Sum by David Eagleman
Rate this book
Clear rating

by
721021
's review
Jun 06, 10


In the afterlife you discover that all the goodreaders are in the same walled-off section of heaven. God greets you in the form of your ideal librarian. In the goodreads heaven library you witness the librarian gamut: examples include a fatherly professor, a stern but gentle middle-aged woman, and a supermodel in a plaid skirt with legs that won’t quit. If you are a seventeen year old girl God is a combination of Ben Harrison and that guy from 500 Days of Summer.

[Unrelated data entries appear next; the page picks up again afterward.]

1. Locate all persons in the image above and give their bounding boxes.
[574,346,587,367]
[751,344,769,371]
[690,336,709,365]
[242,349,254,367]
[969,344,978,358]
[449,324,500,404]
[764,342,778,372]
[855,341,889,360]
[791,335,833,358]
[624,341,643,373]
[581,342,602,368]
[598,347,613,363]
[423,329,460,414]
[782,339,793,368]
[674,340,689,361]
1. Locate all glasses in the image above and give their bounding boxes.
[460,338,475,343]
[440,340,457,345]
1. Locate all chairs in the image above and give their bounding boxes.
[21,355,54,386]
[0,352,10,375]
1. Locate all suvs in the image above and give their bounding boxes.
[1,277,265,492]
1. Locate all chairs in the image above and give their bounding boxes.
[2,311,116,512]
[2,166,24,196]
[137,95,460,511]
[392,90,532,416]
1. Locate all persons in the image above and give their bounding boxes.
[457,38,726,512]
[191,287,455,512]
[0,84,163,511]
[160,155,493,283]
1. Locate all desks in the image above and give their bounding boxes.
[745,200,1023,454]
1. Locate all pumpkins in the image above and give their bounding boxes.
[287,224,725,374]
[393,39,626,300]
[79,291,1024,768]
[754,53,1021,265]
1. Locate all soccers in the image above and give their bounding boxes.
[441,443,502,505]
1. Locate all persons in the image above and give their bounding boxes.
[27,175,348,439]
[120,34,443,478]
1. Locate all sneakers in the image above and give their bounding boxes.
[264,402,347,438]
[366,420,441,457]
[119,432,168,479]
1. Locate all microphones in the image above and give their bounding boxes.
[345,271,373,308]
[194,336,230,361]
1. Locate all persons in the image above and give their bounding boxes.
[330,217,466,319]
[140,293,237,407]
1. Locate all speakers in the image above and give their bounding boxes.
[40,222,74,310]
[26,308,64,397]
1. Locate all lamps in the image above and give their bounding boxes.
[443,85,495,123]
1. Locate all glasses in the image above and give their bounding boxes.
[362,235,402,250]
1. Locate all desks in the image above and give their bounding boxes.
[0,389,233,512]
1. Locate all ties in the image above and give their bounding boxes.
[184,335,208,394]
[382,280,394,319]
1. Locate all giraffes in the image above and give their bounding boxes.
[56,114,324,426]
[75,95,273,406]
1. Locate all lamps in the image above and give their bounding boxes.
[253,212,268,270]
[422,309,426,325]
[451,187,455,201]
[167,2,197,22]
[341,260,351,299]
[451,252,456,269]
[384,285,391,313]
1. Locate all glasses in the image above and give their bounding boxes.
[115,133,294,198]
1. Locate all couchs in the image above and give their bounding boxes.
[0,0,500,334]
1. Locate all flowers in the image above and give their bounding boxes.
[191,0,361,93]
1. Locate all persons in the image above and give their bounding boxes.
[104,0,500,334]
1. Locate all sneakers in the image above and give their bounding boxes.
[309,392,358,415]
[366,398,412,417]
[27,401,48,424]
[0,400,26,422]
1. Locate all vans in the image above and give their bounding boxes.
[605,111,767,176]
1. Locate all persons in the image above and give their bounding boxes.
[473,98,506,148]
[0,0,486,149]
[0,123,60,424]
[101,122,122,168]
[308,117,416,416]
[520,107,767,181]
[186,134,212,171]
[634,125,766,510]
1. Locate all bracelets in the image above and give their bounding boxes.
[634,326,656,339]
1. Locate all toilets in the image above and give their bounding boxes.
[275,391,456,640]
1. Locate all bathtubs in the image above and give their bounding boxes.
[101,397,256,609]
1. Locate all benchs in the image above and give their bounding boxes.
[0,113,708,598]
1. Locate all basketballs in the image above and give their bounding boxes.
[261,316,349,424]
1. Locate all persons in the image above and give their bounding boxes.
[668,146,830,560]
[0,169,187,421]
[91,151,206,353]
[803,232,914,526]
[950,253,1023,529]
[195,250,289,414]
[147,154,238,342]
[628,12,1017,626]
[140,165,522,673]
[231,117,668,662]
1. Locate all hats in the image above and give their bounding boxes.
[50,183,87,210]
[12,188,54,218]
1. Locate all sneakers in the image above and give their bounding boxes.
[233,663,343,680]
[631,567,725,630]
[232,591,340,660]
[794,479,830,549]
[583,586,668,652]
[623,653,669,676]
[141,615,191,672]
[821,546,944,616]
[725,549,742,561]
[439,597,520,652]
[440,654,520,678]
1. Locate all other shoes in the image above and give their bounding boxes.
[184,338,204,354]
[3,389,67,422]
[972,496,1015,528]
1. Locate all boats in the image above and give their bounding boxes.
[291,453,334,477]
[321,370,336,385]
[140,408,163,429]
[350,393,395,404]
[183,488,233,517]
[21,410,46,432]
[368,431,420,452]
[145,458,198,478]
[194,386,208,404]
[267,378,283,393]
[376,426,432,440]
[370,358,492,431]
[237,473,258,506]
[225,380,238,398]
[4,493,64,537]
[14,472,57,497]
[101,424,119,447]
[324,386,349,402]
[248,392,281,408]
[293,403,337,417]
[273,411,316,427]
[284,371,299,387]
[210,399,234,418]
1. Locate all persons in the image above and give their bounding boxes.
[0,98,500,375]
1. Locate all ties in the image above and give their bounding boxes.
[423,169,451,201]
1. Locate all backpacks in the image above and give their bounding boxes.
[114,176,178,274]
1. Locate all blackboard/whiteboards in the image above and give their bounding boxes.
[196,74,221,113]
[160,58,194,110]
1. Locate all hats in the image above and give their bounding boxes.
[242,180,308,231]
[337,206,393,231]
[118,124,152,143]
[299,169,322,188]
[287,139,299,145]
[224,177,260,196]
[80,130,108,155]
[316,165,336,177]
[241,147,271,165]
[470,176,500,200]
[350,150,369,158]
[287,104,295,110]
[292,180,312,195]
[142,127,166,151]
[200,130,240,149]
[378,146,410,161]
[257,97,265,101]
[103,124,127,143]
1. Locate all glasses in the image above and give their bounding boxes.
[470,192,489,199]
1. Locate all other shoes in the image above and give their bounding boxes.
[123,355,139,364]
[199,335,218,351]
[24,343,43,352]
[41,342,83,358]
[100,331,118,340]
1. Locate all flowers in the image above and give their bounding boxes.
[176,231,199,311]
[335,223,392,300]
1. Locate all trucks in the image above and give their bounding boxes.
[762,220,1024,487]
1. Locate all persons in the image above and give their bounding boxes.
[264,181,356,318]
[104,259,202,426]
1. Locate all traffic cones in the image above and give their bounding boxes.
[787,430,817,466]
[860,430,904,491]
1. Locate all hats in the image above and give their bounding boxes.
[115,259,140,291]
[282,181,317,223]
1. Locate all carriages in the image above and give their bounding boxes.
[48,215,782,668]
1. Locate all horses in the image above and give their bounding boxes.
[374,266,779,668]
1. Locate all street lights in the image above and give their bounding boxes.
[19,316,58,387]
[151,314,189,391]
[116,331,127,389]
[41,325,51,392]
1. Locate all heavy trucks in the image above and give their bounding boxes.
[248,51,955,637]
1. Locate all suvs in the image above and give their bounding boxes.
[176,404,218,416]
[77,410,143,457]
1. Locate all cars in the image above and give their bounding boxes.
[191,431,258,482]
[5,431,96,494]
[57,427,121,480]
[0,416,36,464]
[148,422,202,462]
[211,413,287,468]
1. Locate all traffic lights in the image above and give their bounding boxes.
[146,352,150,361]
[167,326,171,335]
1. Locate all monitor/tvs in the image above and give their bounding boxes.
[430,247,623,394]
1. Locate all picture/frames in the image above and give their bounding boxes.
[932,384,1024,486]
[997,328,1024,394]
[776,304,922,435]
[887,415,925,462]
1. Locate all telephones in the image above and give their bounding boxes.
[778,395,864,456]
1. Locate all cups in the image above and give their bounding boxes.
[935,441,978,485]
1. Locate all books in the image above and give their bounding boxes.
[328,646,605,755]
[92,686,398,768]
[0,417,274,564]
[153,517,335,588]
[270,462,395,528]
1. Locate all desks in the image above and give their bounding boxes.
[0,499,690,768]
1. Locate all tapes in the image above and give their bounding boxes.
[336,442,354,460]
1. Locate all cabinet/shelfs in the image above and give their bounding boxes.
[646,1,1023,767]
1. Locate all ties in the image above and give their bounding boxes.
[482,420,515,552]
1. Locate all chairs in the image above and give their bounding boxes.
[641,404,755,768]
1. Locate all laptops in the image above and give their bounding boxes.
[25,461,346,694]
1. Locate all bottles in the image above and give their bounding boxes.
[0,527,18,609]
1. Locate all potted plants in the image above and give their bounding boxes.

The more time you spent on goodreads the more status you have in heaven. When you first arrive God checks the library computer (there are never lines, as everyone’s different version of God has his/her own computer) and gives you a badge that displays your total hours logged onto goodreads. If you have logged many hours God shakes your hand, high-fives you, or blows you kisses. The people with the most time on their badges (these badges are gold) get the best tables at the goodreads heaven coffee shop and pick what the book clubs read. Ginny Jones is the coffee shop waitress but is never allowed to read any books. If you were involved in any goodreads fights, or ever deleted your profile, God wags his/her finger at you and makes you apologize to all involved parties. If the fight was especially egregious God makes you hug. In goodreads heaven you always look like your favorite avatar picture. In goodreads heaven you can always find your favorite place to read, whether it’s on the subway, your childhood bedroom, or the library’s corner chair. In goodreads heaven your favorite characters come to life. Many of the women goodreaders are walking around with men who look suspiciously like Jamie from Outlander.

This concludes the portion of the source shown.